江近月心乱如麻,脑中的情绪在不断搅动,但还是咬了咬嘴唇说:“现在不行。”
“现在不行到底什么时候行?你给我个进度条好不好?”周砚川今天情绪极度不稳定,烦躁地在原地打转:“我真的很想知道,我到底哪里不好,还是说你心里其实一直有别人,所以才看不到我……”
“是,我心里有别人。”
周砚川本来还想继续释放情绪,听到这句话仿佛当头一棒,看着她难以置信,声音颤抖着问:“你说什么?”
两人沉默对视许久,江近月听到到树叶被夜风吹得乱响,认命般闭上眼,再睁眼时目光坚定清明无比:“所以我不能和你在一起。”
“什么时候的事?”周砚川从暴躁中逐渐恢复冷静和理智,语气没有丝毫温度。
“高中。”
“高中……”周砚川自嘲一笑,一边摇头一边说:“哈哈,你真是瞒得很好,我居然一点也没看出来,江近月,很好玩吗?看我这些年像个小丑一样围着你打转很有意思是吗?”
江近月握紧拳头,低着头看着自己的脚尖,虽然知道他会是这个反应,但还是被这几句话刺得剧痛。她很想解释连她自己都是这个寒假才发现的,但似乎这个说法并没有太大说服力。而且既然决定和他不能有牵扯,那就不要说太多。
“对不起。”
周砚川又问:“所以他也在北京?你今天愿意告诉我这个是因为你们在一起了?”
江近月老实回答:“在北京,没在一起。”
周砚川听到“在北京”三个字觉得分外刺耳,有些不确定地问:“也是我们学校的?”
“不是,在A大。”
“A大啊…”周砚川语气里的嘲讽挥之不去:“你看上的当然很优秀,所以你是为了他考到北京的?”
“不是。”江近月回答得很快。
周砚川惨然一笑:“也是,我没资格去责怪你什么,这些年你也一直在拒绝我,是我自以为是,不识好歹。”

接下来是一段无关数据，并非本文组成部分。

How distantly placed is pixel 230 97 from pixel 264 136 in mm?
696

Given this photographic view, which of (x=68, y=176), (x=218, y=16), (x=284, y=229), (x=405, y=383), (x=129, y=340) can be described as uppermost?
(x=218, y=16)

“不是这样的……”江近月慌乱向靠近他一步,想去解释。
周砚川抬手和她保持了距离:“你回去吧。我不想听了。”
“周砚川,你别这样。”江近月语气放软,眼泪也不禁流了下来。
周砚川看着她满脸泪痕,心也被揪紧似的疼,但最终还是放下了自己想去帮她擦眼泪的手说:“我走了。”
江近月便不再挽留,强忍着哭音说:“好。”沉默看着他头也不回的背影,直到消失在拐角处。
江近月失魂落魄回到宿舍,喝酒比较多的杨瑞禾和范书怡已经睡着了,徐若晗正在洗脸,看着她哭肿了的脸不由吓了一跳,连忙凑过来问:“近月,这是怎么了?”
江近月把头埋在徐若晗怀里,难以抑制地低声哭泣 ,哽咽着说:“我好像一直以来都做错了。”
“我真的不想去伤他的。”
徐若晗虽然很懵,但还是拍着她的背安抚着:“乖乖乖,不哭了不哭了。”
发泄了好一会的江近月才回去睡觉,拿出手机,给方晓雯发信息:我和周砚川好像会掰了。
熬夜达人方晓雯回得很快:发生了什么?!
江近月便简单地给她说了一下情况,方晓雯那边看到后一直在输入中,好一会儿才发来一段话:
近月,我虽然不知道你和那个高中的男生到底怎么回事,但周砚川这顿火发得毫无道理。你们的事我最清楚,是他喜欢你,你从来都是在拒绝,都是说不喜欢,没有给过他任何暧昧的信息,就连单独出去玩都没有过,他凭什么说你在耍他?你对他和对王胜淮有区别吗?没有吧?
江近月:也不能这么说,我自己是知道他喜欢我的,但还是以朋友的身份让他在身边,今天出这个事还是第一个找到他,这也不应该。
方晓雯:如果和你同校的人不是他而是王胜淮呢?你会求助吗?
江近月:会啊
方晓雯:那不就是了?
江近月:不管怎么说,现在这种情况是我不愿意看到的。
方晓雯:他自己抽风,代入你准男友角色,别管他
江近月:唉……
这个夜,比昨天还漫长,然后听着上铺范书怡平稳的呼吸声,不禁想酒果然不是什么好东西,真是举杯消愁愁更愁啊。